That's enormous? Not by supercomputing standards, it isn't, nor by
the standards of modern workstations. My point is that, with very
short lists of less than 50, the performance is going to be dominated
by the details of the code, language, compiler and hardware and not
by the algorithmic efficiency.

If you think about it, the ability to perform every operation in O(1)
immediately gives you an O(N) search and an O(N) sort for general
data, which is well-known to be impossible. So any such claims are
either nonsense, or based on one of the usual misanalyses that lose
factors of O(log N).

Consider the following:

Your old data is sorted in a vector A(1...N). Locate the new
item by binary chop, using at most 8 (sic) tests, and assume that
it is located after item K.

Copy A(2...M), the new item and A(M+1...N) to a vector B(1...N)
and repeat using B as the old vector.

You will be using at most 1K bytes of workspace, which will stay
well within the primary cache, and should get the code down to
fewer than 20 conditional branches. It should go like the clappers
on most modern CPUs, and the time will be dominated by the time
obtaining the new item and servicing the one that is removed.

Dann Corbit

unread,
Oct 7, 1999, 3:00:00 AM10/7/99
to
[snip]

> Which generates another question:
> What about hashing queues or distribution queues? Has anyone done
research
> in this area? I don't see why you could not make one.
A groovy idea has occurred to me:

A linear time hashing queue.

Consider the following (as a 'frinstance'):

The key for the queue is a short unsigned integer that ranges from 0 to
65535.
For each of these values, we have a linked list. So to get the top priority
item, we just get the first item from list[0] unless that is empty. In that
case, we go to list[1], etc. In that way, every single operation has
constant time.

A priority queue with *all* operations O(1)!!

You may object that this method assumes a lot about the data. However, I
have a solution to that problem also. In any case, variants on this theme
could be used to create partly hashing queues, etc. (hash on just a part of
the key to search only a subset).

Please note: I am *NOT* talking about the 50 item queue anymore. This is a
completely separate idea.

Dann Corbit

unread,
Oct 7, 1999, 3:00:00 AM10/7/99
to
Nick Maclaren <nm...@cus.cam.ac.uk> wrote in message
news:7til9k$fh4$1...@pegasus.csx.cam.ac.uk...
[snip]
> In particular, if you claim that you can locate an item amongst N
> sorted items in unit time, you are using a somewhat unusual
> computational model.

In the case of a priority queue, you are looking at finding only the "top"
item, so it is the first item in the list. The item is not arbitrary.

Nick Maclaren

unread,
Oct 7, 1999, 3:00:00 AM10/7/99
to

In article <yokogeb...@daimi.au.dk>,

Jakob Pagter <pag...@daimi.au.dk> writes:
|>
|> BTW, I am sure that the term might have been taken from probability
|> theory, as well many other words used in computer science were not
|> invented by computer scientists (like computer, science, etc.), but it
|> is a rather standard expression that you'll find in basically
|> algorithms and data structures book.

I first saw it about 15-20 years back, and have more than once tried
to track down a definition. In particular, it is critical when doing
complexity analysis to know the EXACT specification of the primitives
that it is built on and the ones it provides. If it isn't a simple
queue, with the extra primitive of addition at an arbitrary point,
what the heck IS it?

===

- WHAT THIS TASK INVOLVES: Please rewrite the forum thread from "A groovy idea" to "constant time.", swapping "linked list" for "dynamic array".

- DATASET EXTRACT:
===

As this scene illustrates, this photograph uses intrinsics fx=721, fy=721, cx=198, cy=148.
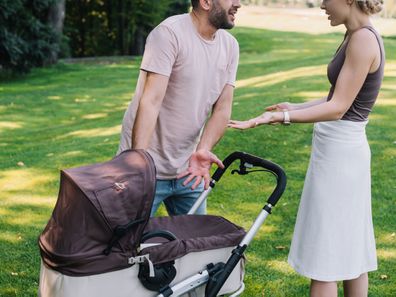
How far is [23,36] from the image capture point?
1741 cm

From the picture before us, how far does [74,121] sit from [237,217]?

===

- RESULT:
A groovy idea has occurred to me:

A linear time hashing queue.

Consider the following (as a 'frinstance'):

The key for the queue is a short unsigned integer that ranges from 0 to
65535.
For each of these values, we have a dynamic array. So to get the top priority
item, we just get the first item from list[0] unless that is empty. In that
case, we go to list[1], etc. In that way, every single operation has
constant time.